20 de junio de 2021

El fútbol vuelve a Sevilla, la ilusión no

La última vez que Sevilla acogió un encuentro de la fase final de un gran evento, estuvimos ante uno de los mejores partidos de la historia. Hace casi cuarenta años, pero aquella semifinal entre Francia y Alemania en el Mundial de 1982 sigue estando presente entre quienes la vieron una calurosa noche de julio en el Sánchez Pizjuán. Cuatro décadas y una pandemia después, el destino ha querido que Sevilla sea la sede de la selección española de la Eurocopa 2020, aplazada a 2021.

Cuando aquel dramático encuentro se disputó, el Olímpico de la Cartuja aún no estaba ni en la mente de sus arquitectos, al igual que el recinto donde se alberga. La isla de la Cartuja, que le da nombre al estadio, era un páramo desolado, adecentado un lustro después para las obras de la Expo '92. Pero no sólo la fisionomía urbana de Sevilla ha cambiado diametralmente. A la entonces Furia española le quedaba mucho tiempo para ser la Roja, eclosionar del letargo y saborear las mieles del éxito. Faltaban dos años para que naciera Andrés Iniesta, y Xavi Hernández e Iker Casillas aún manchaban pañales.

Quizás aquellas victorias del Mundial de 2010 y las Eurocopas de 2008 y 2012 nos malacostumbraron. España abandonó la eliminación periódica en cuartos de final —a veces, incluso antes— para superar unas rondas y levantar unos trofeos que sólo veíamos por televisión. Hoy mientras aquellos bebés ya peinan canas, nos toca volver a la triste y cruda realidad: aquella generación dorada fue una anomalía histórica, el paso fugaz del cometa Halley que tardaremos muchos años en volver a ver.

El secreto de aquella Roja, y quizá la clave de que la actual selección no termine de convencer, estaba en una confluencia de factores: un bloque unido y calcado al que cosechaba éxitos paralelos con el FC Barcelona, hambre de títulos que hoy parece saciada, un once definido con rotaciones justas y varios jugadores que coincidieron en su mejor edad practicando el mejor fútbol del mundo.

Anoche, España decepcionó en un partido donde Jordi Alba fue de los pocos que brillaron. La falta de puntería y la poca profundidad encontraron el blanco de las dianas en Álvaro Morata como chivo expiatorio. Luis Enrique cedió al clamor popular y colocó a Gerard Moreno en el once titular, compartiendo dupla con el atacante de la Juventus. Suyo fue el tanto en diferido que adelantó a la Roja —no me acostumbro a cantar los goles medio minuto después; el precio del progreso, supongo—, para resarcirse de las críticas tras el partido contra Suecia.

Poco duró la alegría.
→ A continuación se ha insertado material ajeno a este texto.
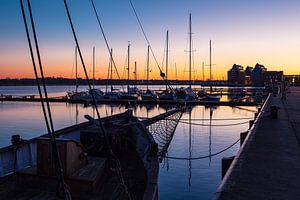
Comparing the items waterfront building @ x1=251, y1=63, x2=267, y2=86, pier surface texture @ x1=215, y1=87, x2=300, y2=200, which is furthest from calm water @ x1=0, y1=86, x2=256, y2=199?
waterfront building @ x1=251, y1=63, x2=267, y2=86

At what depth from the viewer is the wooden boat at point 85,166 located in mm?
7328

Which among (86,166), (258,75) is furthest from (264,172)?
(258,75)

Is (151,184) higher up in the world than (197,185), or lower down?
higher up

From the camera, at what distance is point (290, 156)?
19.2 feet

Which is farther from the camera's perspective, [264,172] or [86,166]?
[86,166]

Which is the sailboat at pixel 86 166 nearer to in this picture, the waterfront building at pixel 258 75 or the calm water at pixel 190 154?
the calm water at pixel 190 154

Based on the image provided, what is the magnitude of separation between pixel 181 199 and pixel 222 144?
39.2ft

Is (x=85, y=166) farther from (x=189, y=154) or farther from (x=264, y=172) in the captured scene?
(x=189, y=154)

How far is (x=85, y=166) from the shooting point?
8.16 metres

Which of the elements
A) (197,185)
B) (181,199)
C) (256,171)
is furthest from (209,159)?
(256,171)

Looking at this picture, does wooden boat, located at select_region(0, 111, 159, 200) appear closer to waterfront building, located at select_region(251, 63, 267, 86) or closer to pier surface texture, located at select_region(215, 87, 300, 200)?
pier surface texture, located at select_region(215, 87, 300, 200)

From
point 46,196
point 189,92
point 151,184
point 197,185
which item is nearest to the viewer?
point 46,196

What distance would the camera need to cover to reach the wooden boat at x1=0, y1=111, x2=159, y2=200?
24.0ft

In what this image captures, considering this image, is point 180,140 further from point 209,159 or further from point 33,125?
point 33,125
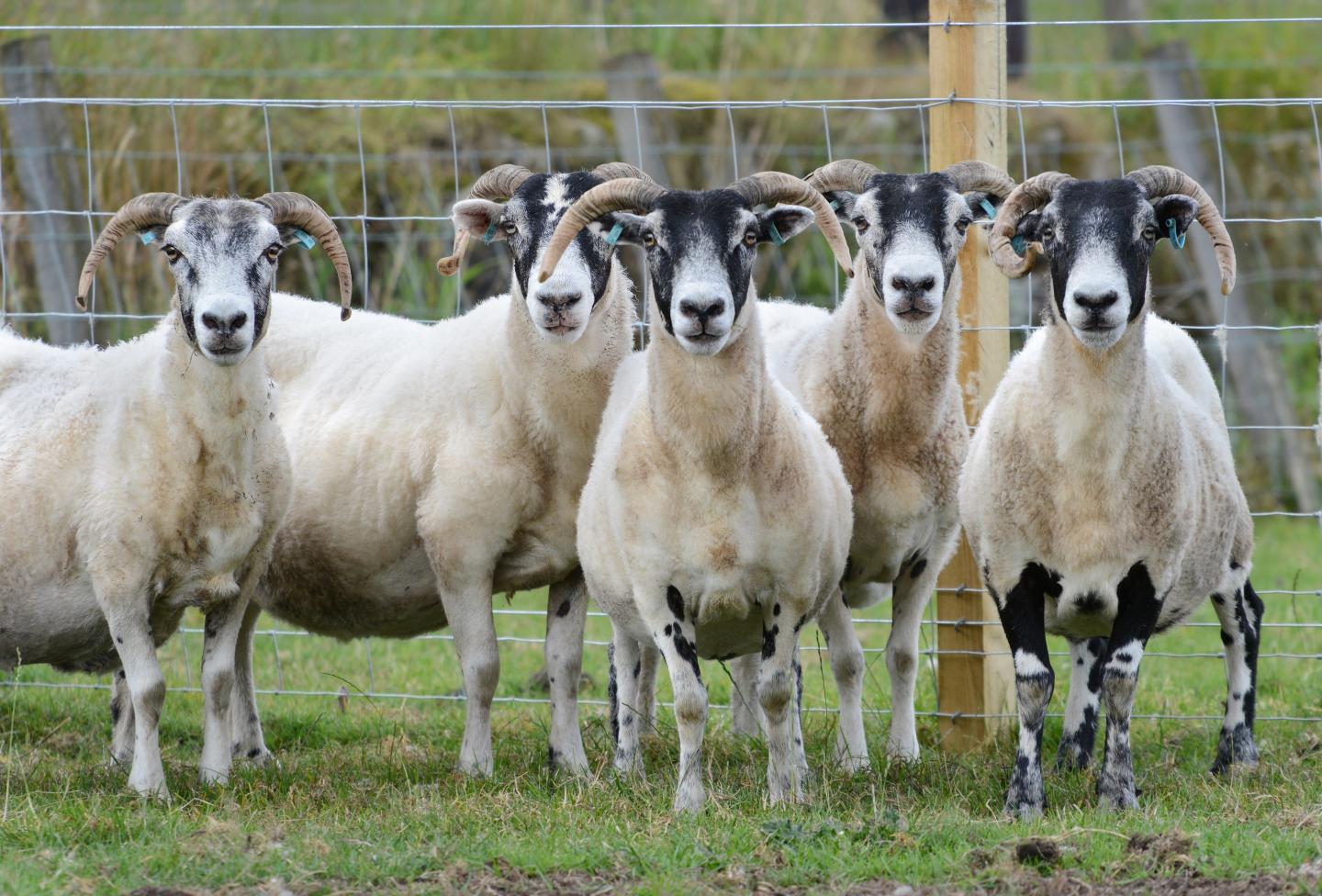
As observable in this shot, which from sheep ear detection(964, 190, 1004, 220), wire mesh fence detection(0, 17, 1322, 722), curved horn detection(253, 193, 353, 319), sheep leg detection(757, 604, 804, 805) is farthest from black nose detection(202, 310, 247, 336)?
sheep ear detection(964, 190, 1004, 220)

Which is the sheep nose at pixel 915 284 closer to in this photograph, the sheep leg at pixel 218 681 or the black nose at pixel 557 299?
the black nose at pixel 557 299

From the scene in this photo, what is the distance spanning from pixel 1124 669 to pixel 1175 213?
1566 mm

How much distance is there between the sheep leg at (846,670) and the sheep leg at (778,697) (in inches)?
30.5

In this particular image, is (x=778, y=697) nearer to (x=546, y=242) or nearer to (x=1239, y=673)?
(x=546, y=242)

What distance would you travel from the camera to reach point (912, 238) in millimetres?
6059

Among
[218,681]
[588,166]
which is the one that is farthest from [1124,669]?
[588,166]

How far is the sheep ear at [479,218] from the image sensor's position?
6691 millimetres

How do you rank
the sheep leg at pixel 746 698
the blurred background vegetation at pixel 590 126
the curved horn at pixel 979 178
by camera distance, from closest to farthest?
the curved horn at pixel 979 178, the sheep leg at pixel 746 698, the blurred background vegetation at pixel 590 126

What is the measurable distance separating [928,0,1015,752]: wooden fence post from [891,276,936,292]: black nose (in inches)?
32.6

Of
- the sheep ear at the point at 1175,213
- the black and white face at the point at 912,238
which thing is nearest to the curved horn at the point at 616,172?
the black and white face at the point at 912,238

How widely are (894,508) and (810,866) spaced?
6.56 ft

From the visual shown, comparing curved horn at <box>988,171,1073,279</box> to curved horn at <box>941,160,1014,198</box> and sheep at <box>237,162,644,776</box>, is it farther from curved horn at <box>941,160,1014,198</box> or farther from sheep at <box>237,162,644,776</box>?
sheep at <box>237,162,644,776</box>

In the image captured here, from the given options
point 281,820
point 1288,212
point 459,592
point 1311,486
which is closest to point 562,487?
point 459,592

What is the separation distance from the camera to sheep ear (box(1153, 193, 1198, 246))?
18.6 ft
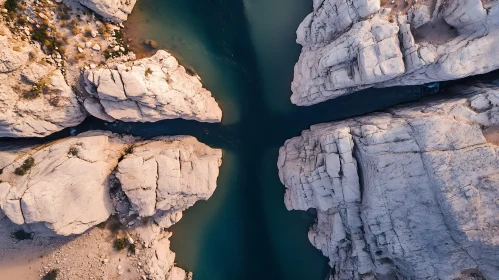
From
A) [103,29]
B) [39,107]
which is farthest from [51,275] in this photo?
[103,29]

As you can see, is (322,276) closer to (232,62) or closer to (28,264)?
(232,62)

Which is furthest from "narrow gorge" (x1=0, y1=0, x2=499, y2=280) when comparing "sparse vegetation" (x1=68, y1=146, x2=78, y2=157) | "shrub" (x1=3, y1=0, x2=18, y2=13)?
"sparse vegetation" (x1=68, y1=146, x2=78, y2=157)

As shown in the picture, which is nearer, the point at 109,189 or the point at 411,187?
the point at 411,187

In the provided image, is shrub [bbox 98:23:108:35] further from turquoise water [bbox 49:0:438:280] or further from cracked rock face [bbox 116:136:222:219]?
cracked rock face [bbox 116:136:222:219]

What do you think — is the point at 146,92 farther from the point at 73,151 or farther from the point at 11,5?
the point at 11,5

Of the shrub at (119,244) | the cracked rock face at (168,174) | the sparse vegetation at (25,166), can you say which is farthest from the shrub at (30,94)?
the shrub at (119,244)

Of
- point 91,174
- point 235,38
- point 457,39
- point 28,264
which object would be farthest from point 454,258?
point 28,264
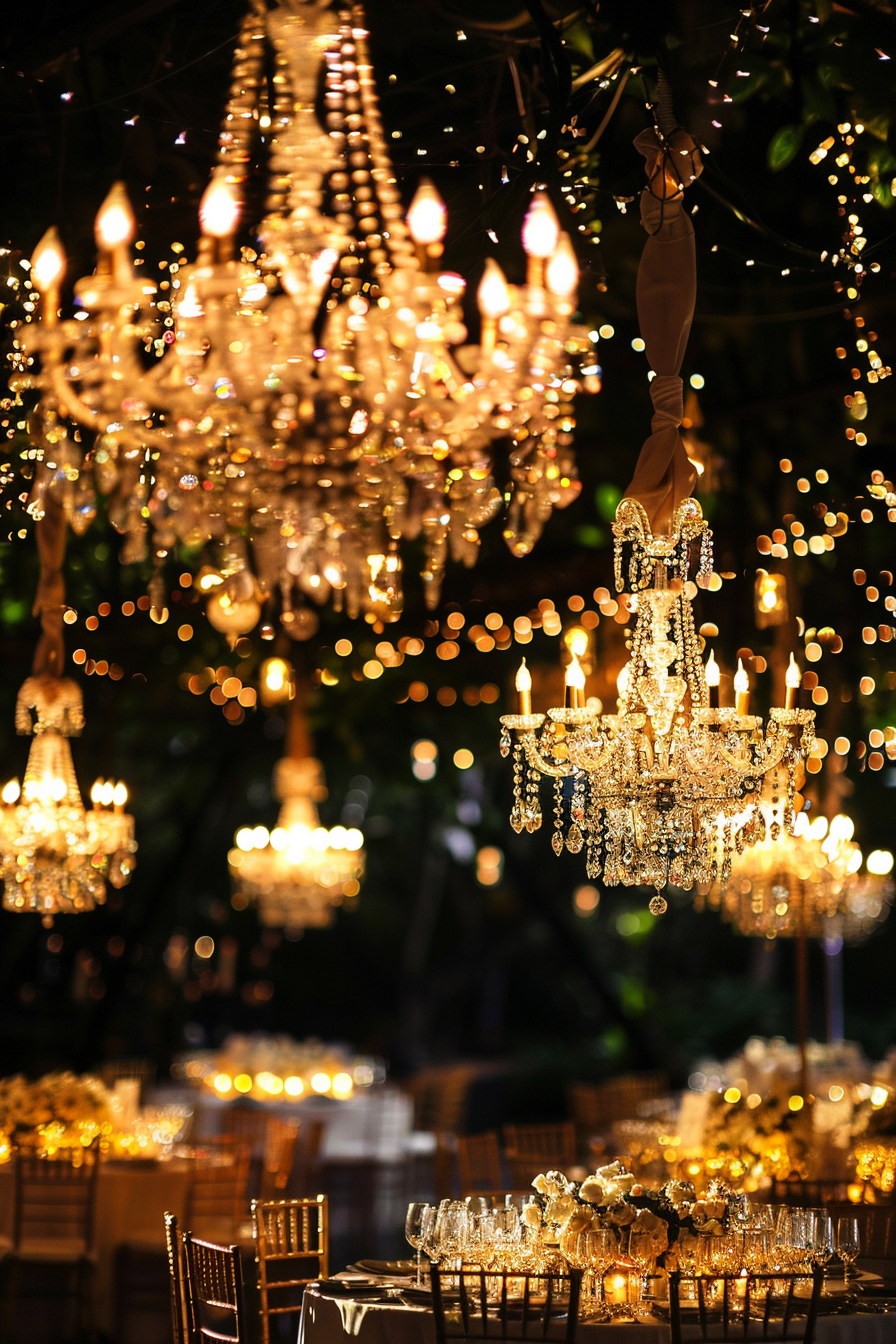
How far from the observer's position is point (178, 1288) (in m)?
4.79

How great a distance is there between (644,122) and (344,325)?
1243mm

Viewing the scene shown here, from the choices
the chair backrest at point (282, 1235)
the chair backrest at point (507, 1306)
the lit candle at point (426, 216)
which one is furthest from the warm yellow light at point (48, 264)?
the chair backrest at point (282, 1235)

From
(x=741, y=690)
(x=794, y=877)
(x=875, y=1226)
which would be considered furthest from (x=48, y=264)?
(x=794, y=877)

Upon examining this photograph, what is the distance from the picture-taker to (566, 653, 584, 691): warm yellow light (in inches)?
170

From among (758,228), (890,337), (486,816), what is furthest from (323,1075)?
(758,228)

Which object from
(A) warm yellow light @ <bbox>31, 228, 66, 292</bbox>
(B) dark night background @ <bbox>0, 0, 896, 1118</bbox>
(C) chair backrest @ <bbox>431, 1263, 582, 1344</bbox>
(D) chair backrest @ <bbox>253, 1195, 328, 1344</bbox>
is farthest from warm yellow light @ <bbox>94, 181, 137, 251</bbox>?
(D) chair backrest @ <bbox>253, 1195, 328, 1344</bbox>

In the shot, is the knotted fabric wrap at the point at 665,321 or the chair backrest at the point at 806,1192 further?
the chair backrest at the point at 806,1192

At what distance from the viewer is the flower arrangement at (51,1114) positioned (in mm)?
7719

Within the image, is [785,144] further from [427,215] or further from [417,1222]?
[417,1222]

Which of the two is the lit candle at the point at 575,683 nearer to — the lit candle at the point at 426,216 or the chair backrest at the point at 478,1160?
the lit candle at the point at 426,216

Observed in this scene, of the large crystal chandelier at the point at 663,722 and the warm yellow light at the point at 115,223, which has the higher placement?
the warm yellow light at the point at 115,223

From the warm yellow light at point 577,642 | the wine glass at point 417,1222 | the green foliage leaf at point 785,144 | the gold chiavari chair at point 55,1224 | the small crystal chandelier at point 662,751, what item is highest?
the green foliage leaf at point 785,144

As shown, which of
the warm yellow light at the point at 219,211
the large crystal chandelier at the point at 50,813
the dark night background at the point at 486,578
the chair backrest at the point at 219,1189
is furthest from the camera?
the chair backrest at the point at 219,1189

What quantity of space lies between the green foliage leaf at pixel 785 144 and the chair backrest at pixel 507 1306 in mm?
3166
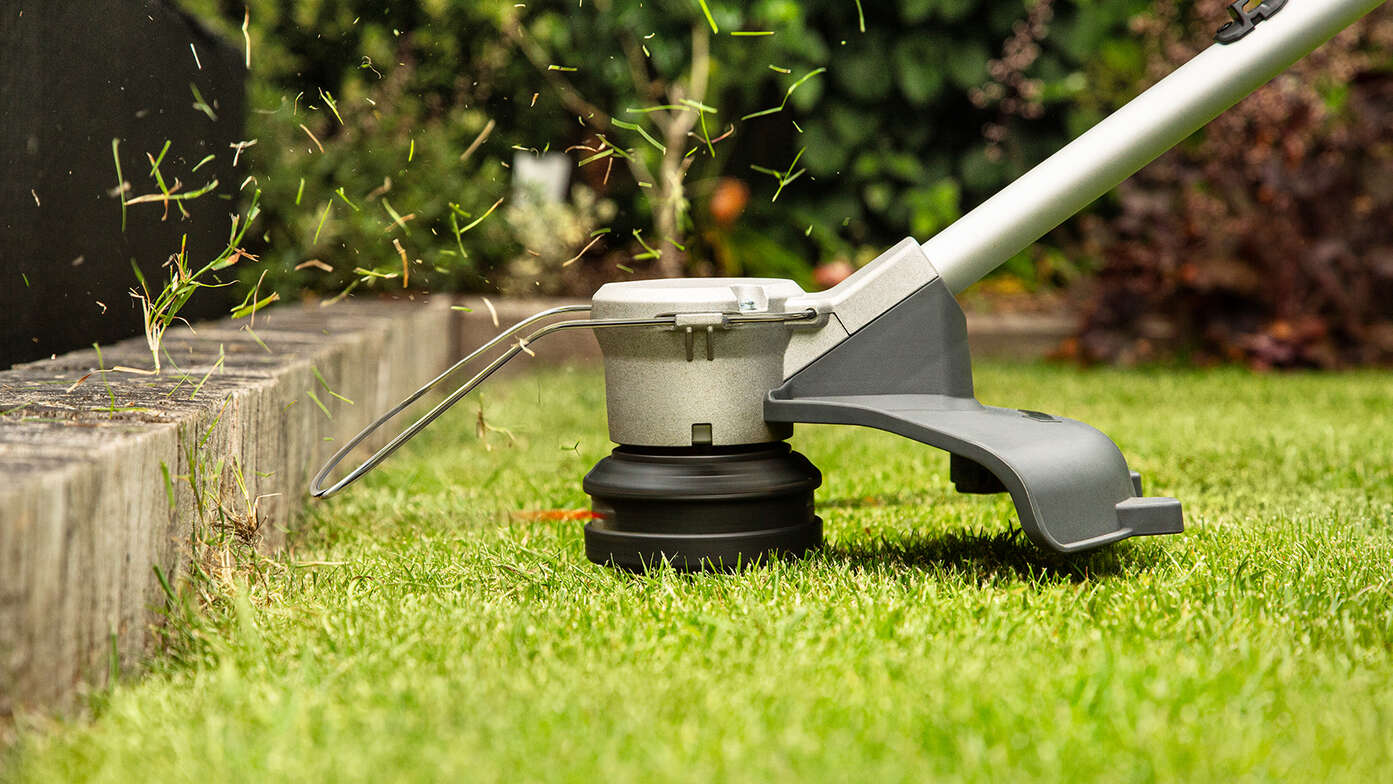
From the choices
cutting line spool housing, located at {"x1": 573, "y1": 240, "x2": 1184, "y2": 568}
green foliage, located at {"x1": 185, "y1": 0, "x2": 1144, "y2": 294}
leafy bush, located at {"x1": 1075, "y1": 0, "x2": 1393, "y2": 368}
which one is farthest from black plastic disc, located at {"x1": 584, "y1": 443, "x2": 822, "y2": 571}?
leafy bush, located at {"x1": 1075, "y1": 0, "x2": 1393, "y2": 368}

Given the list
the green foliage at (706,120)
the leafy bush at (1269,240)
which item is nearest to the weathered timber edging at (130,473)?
the green foliage at (706,120)

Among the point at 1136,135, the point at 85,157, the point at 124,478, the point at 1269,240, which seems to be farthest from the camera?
A: the point at 1269,240

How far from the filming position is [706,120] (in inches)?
203

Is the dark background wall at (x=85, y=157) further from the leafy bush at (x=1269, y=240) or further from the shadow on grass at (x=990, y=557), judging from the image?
the leafy bush at (x=1269, y=240)

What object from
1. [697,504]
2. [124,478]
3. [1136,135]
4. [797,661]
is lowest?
[797,661]

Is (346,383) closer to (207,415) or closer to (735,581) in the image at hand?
(207,415)

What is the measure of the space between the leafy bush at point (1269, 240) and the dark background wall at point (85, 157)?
3309mm

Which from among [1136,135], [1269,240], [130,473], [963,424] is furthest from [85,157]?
[1269,240]

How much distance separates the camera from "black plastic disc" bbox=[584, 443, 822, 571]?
1.69 metres

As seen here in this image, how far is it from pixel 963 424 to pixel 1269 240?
338 cm

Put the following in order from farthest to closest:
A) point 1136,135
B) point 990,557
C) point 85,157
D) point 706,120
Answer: point 706,120 → point 85,157 → point 990,557 → point 1136,135

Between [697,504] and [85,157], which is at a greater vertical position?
[85,157]

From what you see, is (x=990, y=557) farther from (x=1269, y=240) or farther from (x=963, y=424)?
(x=1269, y=240)

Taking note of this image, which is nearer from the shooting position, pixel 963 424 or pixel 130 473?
pixel 130 473
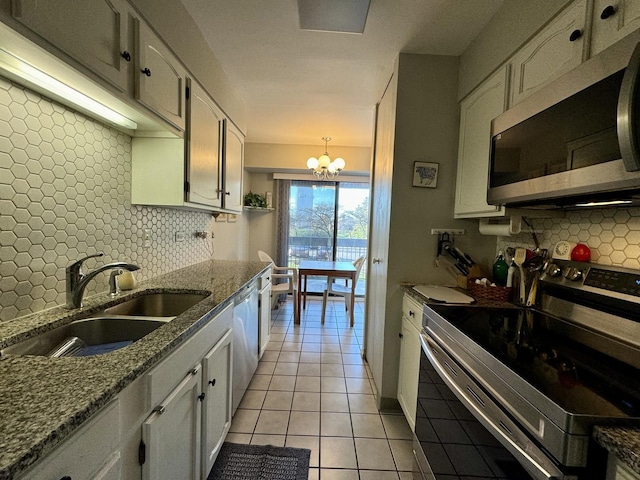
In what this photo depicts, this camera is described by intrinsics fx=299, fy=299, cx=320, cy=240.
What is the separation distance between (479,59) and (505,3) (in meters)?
0.28

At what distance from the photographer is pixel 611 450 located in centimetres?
60

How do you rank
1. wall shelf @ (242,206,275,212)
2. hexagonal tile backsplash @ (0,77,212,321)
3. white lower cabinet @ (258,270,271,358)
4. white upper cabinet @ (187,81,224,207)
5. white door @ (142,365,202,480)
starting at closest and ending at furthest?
white door @ (142,365,202,480) < hexagonal tile backsplash @ (0,77,212,321) < white upper cabinet @ (187,81,224,207) < white lower cabinet @ (258,270,271,358) < wall shelf @ (242,206,275,212)

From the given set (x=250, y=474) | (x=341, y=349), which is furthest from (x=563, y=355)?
(x=341, y=349)

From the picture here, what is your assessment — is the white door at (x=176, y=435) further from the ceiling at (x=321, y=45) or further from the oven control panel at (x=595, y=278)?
the ceiling at (x=321, y=45)

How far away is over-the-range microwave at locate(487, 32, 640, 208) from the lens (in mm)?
756

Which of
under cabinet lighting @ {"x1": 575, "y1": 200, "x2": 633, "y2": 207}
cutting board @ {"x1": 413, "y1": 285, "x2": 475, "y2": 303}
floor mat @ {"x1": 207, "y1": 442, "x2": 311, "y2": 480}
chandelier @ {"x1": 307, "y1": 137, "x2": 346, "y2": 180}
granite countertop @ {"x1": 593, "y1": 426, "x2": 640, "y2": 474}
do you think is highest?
chandelier @ {"x1": 307, "y1": 137, "x2": 346, "y2": 180}

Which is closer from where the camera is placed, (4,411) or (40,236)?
(4,411)

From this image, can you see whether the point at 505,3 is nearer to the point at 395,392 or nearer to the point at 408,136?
the point at 408,136

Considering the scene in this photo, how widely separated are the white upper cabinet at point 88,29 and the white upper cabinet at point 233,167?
51.4 inches

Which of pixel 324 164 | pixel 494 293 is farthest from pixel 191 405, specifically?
pixel 324 164

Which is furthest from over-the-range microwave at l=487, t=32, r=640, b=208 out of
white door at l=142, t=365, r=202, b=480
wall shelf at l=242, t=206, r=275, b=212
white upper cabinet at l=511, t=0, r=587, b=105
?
wall shelf at l=242, t=206, r=275, b=212

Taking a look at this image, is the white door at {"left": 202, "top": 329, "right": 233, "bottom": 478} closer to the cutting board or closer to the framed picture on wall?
the cutting board

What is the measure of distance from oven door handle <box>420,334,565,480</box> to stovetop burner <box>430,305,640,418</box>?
0.16 metres

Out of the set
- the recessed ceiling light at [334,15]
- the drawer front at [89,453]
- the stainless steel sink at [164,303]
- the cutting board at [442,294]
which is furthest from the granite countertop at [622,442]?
the recessed ceiling light at [334,15]
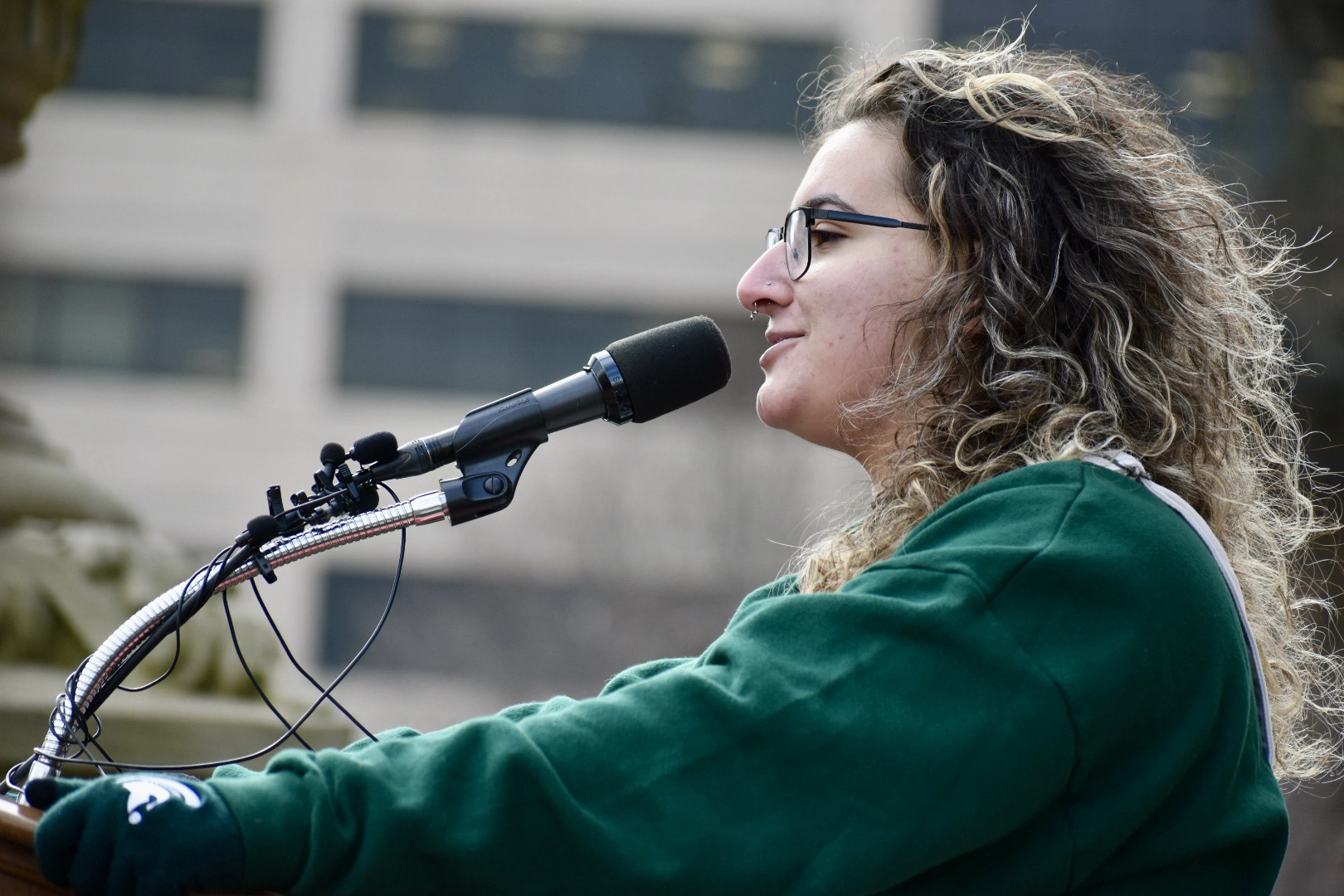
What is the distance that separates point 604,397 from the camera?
2.28m

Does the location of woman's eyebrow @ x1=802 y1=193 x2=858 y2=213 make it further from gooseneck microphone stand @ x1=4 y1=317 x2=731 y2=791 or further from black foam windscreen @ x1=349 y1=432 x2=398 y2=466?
black foam windscreen @ x1=349 y1=432 x2=398 y2=466

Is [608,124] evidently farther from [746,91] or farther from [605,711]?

Los fantasmas del encuentro anterior volvieron tan pronto como Lewandowski empató para Polonia. Con el tanto del delantero del Bayern, la desilusión se instaló en las gradas y los sofás, sólo aliviada unos minutos después cuando el colegiado Daniele Orsato señaló el punto de penalti para los nuestros. En el fútbol, las emociones son efímeras. Se puede pasar de la decepción a la euforia para volver luego a ella, tan pronto como el balón decide irse afuera, zafarse de los guantes del portero o estrellarse en el palo. 

Eso ocurriría con el lanzamiento de Gerard Moreno desde los once metros. La apatía e inmadurez que transmite España, junto al poco peligro impreso en las ocasiones y un juego sin personalidad, nos sume en un sopor propio de otra época. Todo se decidirá el miércoles ante Eslovaquia, aunque las sensaciones entre la afición no son positivas. Dicen que en fútbol lo importante es cómo acaba todo. Ya ni siquiera jugamos como nunca, pero decepcionamos como siempre.